» **EXERCISE AIM**
Your response should reproduce every line of the entries that contains the word "species".

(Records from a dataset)
__________

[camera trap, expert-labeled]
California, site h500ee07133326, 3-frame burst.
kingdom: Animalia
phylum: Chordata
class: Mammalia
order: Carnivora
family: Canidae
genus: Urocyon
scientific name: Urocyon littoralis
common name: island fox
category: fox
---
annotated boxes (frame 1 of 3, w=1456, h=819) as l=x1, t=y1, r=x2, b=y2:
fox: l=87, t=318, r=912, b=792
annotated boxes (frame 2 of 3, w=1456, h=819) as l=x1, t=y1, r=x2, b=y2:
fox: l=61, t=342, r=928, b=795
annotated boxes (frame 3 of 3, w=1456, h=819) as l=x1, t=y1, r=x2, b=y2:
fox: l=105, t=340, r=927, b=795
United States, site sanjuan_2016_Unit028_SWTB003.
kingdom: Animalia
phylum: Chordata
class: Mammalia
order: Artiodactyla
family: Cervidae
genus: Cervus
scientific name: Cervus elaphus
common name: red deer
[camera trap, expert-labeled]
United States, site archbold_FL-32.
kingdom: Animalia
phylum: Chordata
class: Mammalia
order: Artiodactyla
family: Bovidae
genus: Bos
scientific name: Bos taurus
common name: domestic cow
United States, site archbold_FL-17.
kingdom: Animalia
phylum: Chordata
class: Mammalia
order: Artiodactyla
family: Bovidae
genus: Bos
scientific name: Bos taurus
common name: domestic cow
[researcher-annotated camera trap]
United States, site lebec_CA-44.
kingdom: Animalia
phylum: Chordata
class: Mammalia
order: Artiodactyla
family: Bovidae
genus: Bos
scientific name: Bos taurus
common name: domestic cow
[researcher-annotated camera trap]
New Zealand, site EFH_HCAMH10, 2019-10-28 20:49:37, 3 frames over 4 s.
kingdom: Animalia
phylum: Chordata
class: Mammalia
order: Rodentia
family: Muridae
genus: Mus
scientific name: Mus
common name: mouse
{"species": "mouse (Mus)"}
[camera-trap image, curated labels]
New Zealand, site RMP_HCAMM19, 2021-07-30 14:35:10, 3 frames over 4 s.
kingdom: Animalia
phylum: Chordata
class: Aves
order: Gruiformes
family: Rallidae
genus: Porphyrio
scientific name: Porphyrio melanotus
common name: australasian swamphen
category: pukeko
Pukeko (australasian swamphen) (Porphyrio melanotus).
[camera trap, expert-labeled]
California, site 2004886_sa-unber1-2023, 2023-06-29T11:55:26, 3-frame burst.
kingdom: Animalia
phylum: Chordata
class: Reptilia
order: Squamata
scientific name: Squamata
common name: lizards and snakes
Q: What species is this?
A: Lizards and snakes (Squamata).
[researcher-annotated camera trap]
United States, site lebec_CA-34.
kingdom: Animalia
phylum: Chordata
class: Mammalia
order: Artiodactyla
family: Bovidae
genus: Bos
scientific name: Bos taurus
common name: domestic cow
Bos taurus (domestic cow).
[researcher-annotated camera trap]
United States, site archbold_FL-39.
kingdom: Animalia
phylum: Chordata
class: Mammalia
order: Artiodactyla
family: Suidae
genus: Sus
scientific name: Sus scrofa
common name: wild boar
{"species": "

__________

» **TASK ANSWER**
{"species": "mouse (Mus)"}
Q: What species is this?
{"species": "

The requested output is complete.